Peggy Bellecourt, a leader of the American Indian Movement for Indigenous civil rights, died March 16 after having health issues for years. She was 78.
Bellecourt co-founded the movement in 1968 with a small group that included her husband, Clyde Bellecourt, who died of cancer Jan. 11 at age 85. The two were married for 56 years.

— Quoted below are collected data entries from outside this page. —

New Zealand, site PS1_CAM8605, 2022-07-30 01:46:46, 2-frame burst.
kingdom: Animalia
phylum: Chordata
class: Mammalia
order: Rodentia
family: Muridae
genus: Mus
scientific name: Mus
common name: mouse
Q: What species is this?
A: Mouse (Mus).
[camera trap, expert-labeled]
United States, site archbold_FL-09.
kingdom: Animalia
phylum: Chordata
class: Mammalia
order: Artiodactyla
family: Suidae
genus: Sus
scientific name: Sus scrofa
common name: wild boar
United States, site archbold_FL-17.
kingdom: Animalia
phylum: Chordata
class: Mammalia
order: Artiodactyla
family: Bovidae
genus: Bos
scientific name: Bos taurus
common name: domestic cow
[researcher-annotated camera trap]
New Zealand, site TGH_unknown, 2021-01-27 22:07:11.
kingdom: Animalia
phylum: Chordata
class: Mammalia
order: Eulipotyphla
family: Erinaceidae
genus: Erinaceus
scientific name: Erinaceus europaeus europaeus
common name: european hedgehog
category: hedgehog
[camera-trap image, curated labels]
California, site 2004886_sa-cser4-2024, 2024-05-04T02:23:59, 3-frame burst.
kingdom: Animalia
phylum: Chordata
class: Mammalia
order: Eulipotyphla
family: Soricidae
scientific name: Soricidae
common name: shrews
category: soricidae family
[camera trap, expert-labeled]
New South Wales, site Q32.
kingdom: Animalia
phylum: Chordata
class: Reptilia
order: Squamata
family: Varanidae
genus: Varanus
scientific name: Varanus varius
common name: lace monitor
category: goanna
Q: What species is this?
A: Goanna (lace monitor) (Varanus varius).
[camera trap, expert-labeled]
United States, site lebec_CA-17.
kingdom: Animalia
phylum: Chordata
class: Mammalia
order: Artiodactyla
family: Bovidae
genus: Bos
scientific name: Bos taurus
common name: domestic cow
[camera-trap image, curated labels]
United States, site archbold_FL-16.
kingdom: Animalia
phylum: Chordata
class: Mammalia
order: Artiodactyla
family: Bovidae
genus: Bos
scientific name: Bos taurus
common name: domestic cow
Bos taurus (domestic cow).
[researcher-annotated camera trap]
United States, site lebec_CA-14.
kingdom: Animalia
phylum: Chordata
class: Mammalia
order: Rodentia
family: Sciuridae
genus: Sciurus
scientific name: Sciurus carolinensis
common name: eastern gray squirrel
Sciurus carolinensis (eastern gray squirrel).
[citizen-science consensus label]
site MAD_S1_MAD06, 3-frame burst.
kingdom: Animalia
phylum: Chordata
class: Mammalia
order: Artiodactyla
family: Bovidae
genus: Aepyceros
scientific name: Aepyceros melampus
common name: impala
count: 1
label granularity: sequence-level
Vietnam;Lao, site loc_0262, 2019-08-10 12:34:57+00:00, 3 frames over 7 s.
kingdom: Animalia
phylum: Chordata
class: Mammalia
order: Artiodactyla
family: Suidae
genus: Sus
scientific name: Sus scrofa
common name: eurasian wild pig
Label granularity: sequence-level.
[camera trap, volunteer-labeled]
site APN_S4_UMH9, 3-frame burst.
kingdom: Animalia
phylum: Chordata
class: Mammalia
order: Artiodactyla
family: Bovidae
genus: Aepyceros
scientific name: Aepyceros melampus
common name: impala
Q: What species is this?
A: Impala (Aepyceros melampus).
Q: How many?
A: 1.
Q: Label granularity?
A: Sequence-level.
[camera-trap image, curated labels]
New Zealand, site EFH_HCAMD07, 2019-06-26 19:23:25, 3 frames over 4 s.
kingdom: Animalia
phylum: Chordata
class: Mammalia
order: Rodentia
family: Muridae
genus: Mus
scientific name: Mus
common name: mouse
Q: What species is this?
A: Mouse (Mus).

"When I think back on my life with Peggy Sue Holmes," Clyde Bellecourt wrote in his 2016 autobiography dedicated to his wife, "it is really inseparable from the Movement. Our relationship grew as the Movement did; her strength and support made my work in the Movement possible."
"My whole family sacrificed for all the other Indigenous families out there who have seen so much suffering and separation, and I'm so proud of them," he wrote. "As a family, we helped restore Indian family life."
The two married in 1965 and had five children. Susan, their first-born daughter, was with her mother when she died, along with other family members.
She remembers her mother as a kind, caring ogichidaakwe, meaning warrior woman in Ojibwe. "I could call my mom about anything," she said. "If it was a sad moment or a happy moment, she was my go-to. She was not only my mother, but she was my best friend."
When reflecting on a lesson she learned from her mother, she recalled: "You take care of your family."
"She had told me that her mother always said that once you become a parent, that becomes your first priority above anything else," Susan Bellecourt said.